# start of Records provided

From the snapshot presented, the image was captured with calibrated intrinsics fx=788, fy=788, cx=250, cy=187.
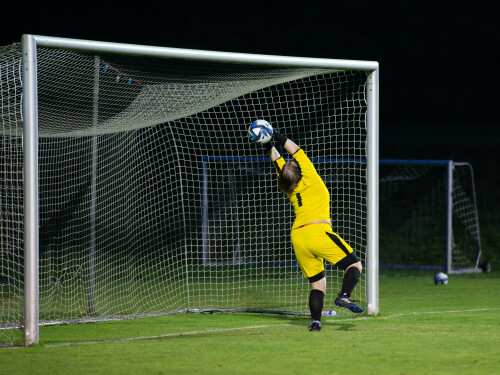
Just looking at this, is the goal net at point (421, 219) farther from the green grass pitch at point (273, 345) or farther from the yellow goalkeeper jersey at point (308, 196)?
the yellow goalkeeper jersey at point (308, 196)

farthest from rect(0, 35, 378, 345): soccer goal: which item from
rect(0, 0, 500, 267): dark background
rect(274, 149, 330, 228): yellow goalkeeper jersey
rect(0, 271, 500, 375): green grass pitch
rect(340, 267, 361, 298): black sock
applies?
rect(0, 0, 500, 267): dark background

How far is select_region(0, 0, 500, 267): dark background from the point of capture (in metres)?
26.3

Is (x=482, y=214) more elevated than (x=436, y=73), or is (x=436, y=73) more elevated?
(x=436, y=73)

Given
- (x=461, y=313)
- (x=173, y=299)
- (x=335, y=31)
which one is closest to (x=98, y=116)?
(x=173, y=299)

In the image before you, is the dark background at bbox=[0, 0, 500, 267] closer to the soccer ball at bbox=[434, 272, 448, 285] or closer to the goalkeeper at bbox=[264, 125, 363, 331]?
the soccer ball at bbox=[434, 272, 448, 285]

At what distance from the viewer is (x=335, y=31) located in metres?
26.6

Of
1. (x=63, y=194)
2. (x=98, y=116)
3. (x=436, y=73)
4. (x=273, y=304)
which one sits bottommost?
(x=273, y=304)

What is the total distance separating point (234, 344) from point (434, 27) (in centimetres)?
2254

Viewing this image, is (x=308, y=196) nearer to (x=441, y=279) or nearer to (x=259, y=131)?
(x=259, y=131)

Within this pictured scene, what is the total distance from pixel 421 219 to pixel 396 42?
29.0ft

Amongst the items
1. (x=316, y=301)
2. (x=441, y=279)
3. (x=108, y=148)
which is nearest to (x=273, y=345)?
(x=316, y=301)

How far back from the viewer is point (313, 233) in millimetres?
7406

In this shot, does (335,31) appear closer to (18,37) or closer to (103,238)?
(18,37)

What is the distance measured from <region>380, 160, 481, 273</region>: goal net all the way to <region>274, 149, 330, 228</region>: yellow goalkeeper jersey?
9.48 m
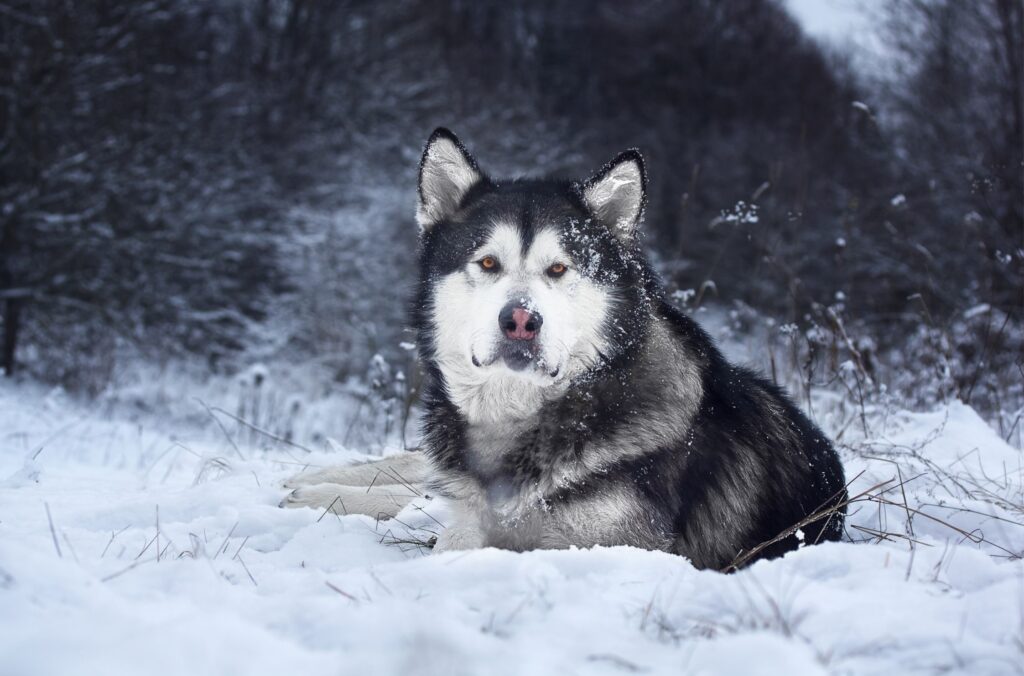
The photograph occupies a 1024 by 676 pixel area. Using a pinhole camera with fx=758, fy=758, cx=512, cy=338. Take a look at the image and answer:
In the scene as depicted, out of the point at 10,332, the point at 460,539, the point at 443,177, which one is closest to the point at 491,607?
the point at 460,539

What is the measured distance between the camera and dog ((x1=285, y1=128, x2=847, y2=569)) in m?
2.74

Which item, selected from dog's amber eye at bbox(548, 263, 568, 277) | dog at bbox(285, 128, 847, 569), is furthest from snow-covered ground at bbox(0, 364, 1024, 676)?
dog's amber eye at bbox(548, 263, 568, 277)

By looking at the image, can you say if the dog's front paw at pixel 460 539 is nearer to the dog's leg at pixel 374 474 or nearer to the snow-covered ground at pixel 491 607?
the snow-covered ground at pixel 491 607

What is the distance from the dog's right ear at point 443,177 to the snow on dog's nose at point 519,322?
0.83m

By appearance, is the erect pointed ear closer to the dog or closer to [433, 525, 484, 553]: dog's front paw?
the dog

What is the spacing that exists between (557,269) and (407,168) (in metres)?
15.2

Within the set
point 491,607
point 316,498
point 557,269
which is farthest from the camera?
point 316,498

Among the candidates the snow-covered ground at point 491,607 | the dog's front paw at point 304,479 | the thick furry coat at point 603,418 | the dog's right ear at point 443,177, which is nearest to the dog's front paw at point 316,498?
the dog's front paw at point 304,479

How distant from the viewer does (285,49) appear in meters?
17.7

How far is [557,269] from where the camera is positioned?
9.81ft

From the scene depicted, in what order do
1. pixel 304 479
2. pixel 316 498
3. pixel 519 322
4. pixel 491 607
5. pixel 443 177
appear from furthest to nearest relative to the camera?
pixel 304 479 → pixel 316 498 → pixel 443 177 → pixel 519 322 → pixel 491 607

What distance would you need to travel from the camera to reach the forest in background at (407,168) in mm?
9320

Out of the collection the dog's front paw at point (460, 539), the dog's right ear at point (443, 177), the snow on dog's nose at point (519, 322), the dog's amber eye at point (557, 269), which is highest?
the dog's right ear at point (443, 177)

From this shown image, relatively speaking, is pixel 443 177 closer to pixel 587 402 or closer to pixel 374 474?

# end of Records provided

Task details | Transcribe the data word for word from its beginning through the line that contains "Just looking at", leaving out the pictures.

Answer in full |
From the snapshot presented, the image was captured with calibrated intrinsics fx=788, fy=788, cx=250, cy=187.
Just looking at this, is the goal net at point (421, 219) farther from the green grass pitch at point (273, 345) or farther from the yellow goalkeeper jersey at point (308, 196)?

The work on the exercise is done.